BUTIR TUGAS: Kutiplah kata demi kata bagian teks tentang penerbitan SHM di kawasan TNBBS, mulai dari "Berdikari.co, Bandar Lampung" dan berakhir pada "Budiman, Selasa (17/6/2025).".

KUTIPAN TERPILIH:
----------
Berdikari.co, Bandar Lampung - Anggota Komisi I DPRD
Provinsi Lampung, Budiman AS, menyampaikan keprihatinannya terkait penerbitan
sebanyak 121 Sertipikat Hak Milik (SHM) di kawasan Taman Nasional Bukit Barisan
Selatan (TNBBS). Ia menegaskan bahwa penerbitan SHM di kawasan tersebut jelas
menyalahi aturan, karena dilakukan di atas hutan lindung.
"Kami prihatin dengan kondisi seperti ini, terutama
terhadap BPN yang menerbitkan sertipikat tersebut. Ini bisa menjadi perbuatan
melawan hukum. Tidak mungkin SHM tiba-tiba terbit di hutan lindung tanpa proses
panjang. Ini harus ditelusuri," tegas Budiman, Selasa (17/6/2025).
Budiman
menilai tindakan tersebut sangat merugikan masyarakat dan lingkungan karena
berpotensi merusak ekosistem serta menimbulkan bencana seperti banjir.
----------
CUPLIKAN DATA:
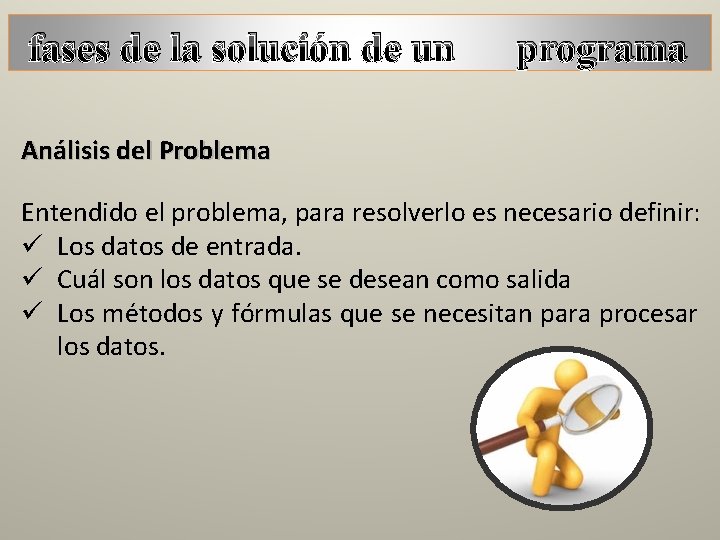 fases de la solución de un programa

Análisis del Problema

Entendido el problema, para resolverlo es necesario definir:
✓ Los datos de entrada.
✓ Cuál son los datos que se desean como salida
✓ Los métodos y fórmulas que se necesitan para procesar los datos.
----------
TUGAS SELESAI:
Berdikari.co, Bandar Lampung - Anggota Komisi I DPRD
Provinsi Lampung, Budiman AS, menyampaikan keprihatinannya terkait penerbitan
sebanyak 121 Sertipikat Hak Milik (SHM) di kawasan Taman Nasional Bukit Barisan
Selatan (TNBBS). Ia menegaskan bahwa penerbitan SHM di kawasan tersebut jelas
menyalahi aturan, karena dilakukan di atas hutan lindung.
"Kami prihatin dengan kondisi seperti ini, terutama
terhadap BPN yang menerbitkan sertipikat tersebut. Ini bisa menjadi perbuatan
melawan hukum. Tidak mungkin SHM tiba-tiba terbit di hutan lindung tanpa proses
panjang. Ini harus ditelusuri," tegas Budiman, Selasa (17/6/2025).